Когда Алеа ушла, волчица подняла голову к небу, и в ночной тьме раздался вой, похожий на радостное пение.

Девушка тихо подошла к месту стоянки. Вой волчицы не разбудил ее друзей. Услышав храп гнома, она улыбнулась и тоже улеглась, укрывшись одеялом, которое приготовила для нее Фейт.

Алеа легла на спину и устремила взгляд к звездам. Небо казалось таким необъятным, что у нее кружилась голова. Но это ощущение было приятным. Она научилась дорожить им. Потому что именно оно помогало ей погружаться в Джар. В тот мир, где она победила Зультора. Туда, где она рассталась с Галиадом и Эрваном.

Что же там, за звездами? Другие звезды? А может быть, вон на той звезде другая девочки, так же как и я, смотрит в бездонную ночь? А где в этом огромном пространстве Мойра? Где-то вне его пределов? Или в самом центре? В каждом мельчайшем предмете… И почему она там? Чего она хочет, если она действительно чего-то хочет? Если бы только я могла понять… Все в мире связано, я осознала это, увидев Дерево Жизни. И Мойра, и сайман, и сильваны, и я сама… Если бы только я могла понять… Возможно, Фелим сумел бы мне помочь. Но его больше нет. А друзьям не понять моих вопросов. Наверное, они меня боятся. Но я должна узнать. Кого спросить? Кто бы мог повести меня за собой?

Где ты, Эрван, где твой отец? В каких краях вы скрылись? Удастся ли мне когда-нибудь вас разыскать?

Я в мире Джар. Я чувствую силу моего разума, он ведет меня, толкает вперед. И если постараться, я могу управлять собой. Здесь я победила Зультора, и для меня нет больше ничего невозможного.

Помню, здесь я уже когда-то видела эту волчицу, но тогда я еще ничего не понимала. Эта белая волчица… Почему она ходит за мной? Почему я понимаю ее? Могу с ней говорить… У меня такое чувство, что мы знакомы, но она словно не помнит этого. Она и боится меня, и тянется ко мне. Она знает, что между нами существует какая-то связь, но не знает какая. Может быть, она просто забыла? А может быть, я сама забыла. Как бы мне хотелось понять…

Я так мало увидела внутри Дерева Жизни. У меня еще столько вопросов. Мойра. Может быть, это и есть самый главный вопрос. Что такое Мойра? Почему я не могу ее почувствовать? Ощутить ее присутствие?

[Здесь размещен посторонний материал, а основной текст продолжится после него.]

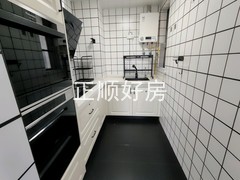 tmpimage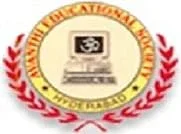 Avanthi Business School (ABS)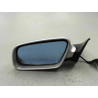 RETROVISEUR EXTERIEUR ELECTRIQUE GAUCHE AUDI A3 I Phase 1 (8L) 1996-2000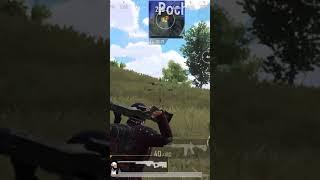 Saving my teamate from noob snakes with awm||Pubg Mobile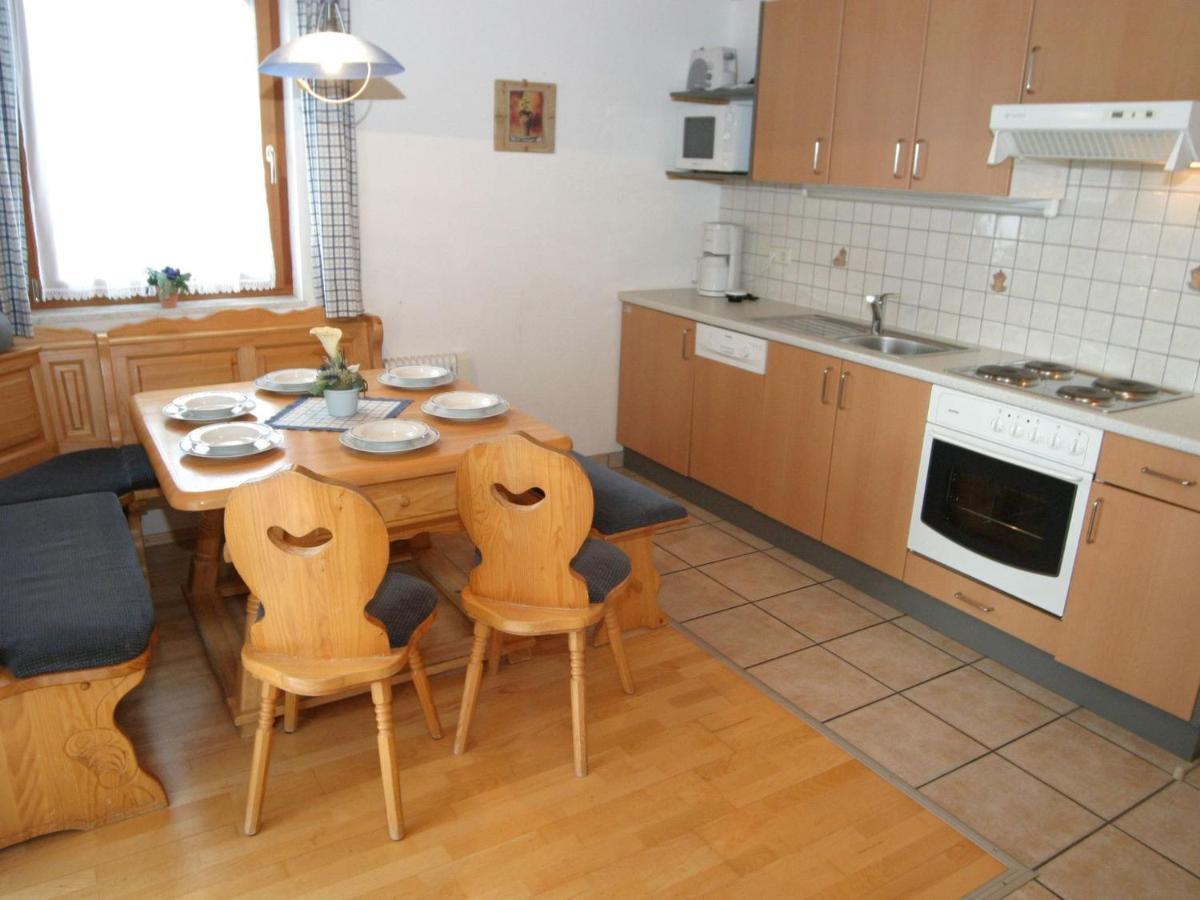 Beautiful Holiday Home In Weinebene With Sauna Obergösel Extérieur photo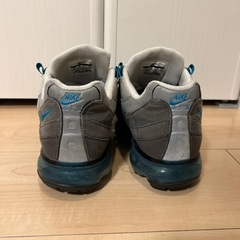 ヴェイパーマックス95の画像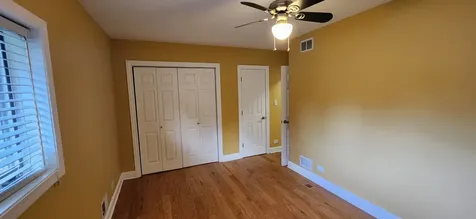 160 South Spring Oaks Drive Wood Dale IL 60191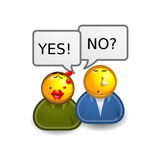 Chat Bot - Talk To Bot - 2022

Там есть какая-то скала. Большая скала над дорогой.

Она похожа на каменного великана.

В искусстве лгать и притворяться Самаэль достиг поистине великого мастерства. В его загадочных, звучащих на грани разумного рассуждениях было крайне трудно отличить правду от лжи. На протяжении многих лет скрывался он от Совета Друидов в окружении великих мира сего и мало-помалу поднимался все выше и выше… Сменив имя, он стал одним из самых влиятельных епископов при дворе правителя Харкура, графа Ферена Ал'Роэга.

Самаэль получал немалое удовольствие, скрываясь под именем Наталиена. Его уважали и боялись. Его приверженность христианству казалась даже сильнее, чем у самого Томаса Эдитуса, и для Самаэля было делом чести изображать истово верующего. В храме он делал вид, что усердно молится, и не пропускал ни одной службы, подвергая осуждению грешников и славя верных Воинов Огня, так что никто не смог бы усомниться в его добродетели. Лиловая мантия и митра епископа прекрасно смотрелись на нем. Бывший друид стал безупречным представителем духовенства Харкура.